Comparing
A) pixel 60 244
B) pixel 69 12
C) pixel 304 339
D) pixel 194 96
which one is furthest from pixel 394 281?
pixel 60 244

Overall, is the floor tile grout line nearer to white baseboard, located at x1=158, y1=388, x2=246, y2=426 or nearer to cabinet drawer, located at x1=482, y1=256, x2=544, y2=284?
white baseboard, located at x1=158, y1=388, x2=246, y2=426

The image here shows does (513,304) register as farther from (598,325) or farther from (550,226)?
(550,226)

* * *

| SET TASK |
Express the lines above, from the line containing "The image here" through the end of the items, as a numbered list, leaving out any blank lines.

| EXPECTED ANSWER |
1. The image here shows does (513,304) register as farther from (598,325) or farther from (550,226)?
2. (550,226)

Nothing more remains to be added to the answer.